[Source listing]
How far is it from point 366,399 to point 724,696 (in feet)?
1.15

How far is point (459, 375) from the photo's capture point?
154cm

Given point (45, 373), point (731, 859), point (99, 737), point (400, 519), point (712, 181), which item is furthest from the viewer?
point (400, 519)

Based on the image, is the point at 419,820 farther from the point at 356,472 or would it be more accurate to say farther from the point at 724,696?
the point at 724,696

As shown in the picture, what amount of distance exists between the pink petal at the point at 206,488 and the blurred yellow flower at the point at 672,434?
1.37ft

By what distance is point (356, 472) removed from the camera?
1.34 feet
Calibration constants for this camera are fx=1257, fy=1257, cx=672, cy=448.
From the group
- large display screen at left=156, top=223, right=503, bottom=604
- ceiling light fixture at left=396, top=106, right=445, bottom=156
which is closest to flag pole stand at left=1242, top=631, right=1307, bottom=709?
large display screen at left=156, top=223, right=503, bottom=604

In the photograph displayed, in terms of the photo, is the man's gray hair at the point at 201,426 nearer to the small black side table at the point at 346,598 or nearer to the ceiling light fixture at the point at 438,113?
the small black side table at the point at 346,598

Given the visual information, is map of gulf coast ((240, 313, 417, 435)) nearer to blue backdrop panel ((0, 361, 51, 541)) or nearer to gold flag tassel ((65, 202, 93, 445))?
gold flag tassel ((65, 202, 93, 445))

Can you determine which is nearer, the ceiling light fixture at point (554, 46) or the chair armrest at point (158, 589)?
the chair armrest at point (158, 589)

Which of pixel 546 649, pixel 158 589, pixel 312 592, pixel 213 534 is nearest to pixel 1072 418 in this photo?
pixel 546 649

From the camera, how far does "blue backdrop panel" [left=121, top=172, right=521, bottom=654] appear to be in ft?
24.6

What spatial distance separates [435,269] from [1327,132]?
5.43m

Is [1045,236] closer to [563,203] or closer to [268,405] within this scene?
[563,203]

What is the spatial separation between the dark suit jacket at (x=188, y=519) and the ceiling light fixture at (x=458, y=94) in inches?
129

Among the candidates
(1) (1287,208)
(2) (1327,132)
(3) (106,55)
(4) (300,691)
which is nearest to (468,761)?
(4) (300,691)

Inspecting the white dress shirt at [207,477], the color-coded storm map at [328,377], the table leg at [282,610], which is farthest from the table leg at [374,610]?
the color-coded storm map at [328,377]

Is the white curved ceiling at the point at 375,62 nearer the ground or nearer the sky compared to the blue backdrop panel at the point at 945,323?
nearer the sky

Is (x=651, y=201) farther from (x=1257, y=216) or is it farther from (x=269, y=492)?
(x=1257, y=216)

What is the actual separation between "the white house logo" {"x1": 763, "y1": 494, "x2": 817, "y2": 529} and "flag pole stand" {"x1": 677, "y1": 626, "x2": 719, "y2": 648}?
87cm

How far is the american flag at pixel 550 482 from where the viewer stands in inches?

## What you will do
Rescale the part of the listing that opens with the line containing "Is (x=651, y=201)" and runs through the end of the listing, reproducing every line, requests included. In the answers only, multiply every number (the coordinates and the distance) by 2.4 and round to the nearest whole number, with halves rounded up.

## Final answer
Is (x=651, y=201) farther from (x=1257, y=216) or is it farther from (x=269, y=492)?
(x=3017, y=518)

What is the actual separation between "the white house logo" {"x1": 763, "y1": 494, "x2": 817, "y2": 529} and "flag pole stand" {"x1": 677, "y1": 626, "x2": 719, "y2": 648}?
209cm

How far is the american flag at pixel 550 482 from where the viewer stands in inches?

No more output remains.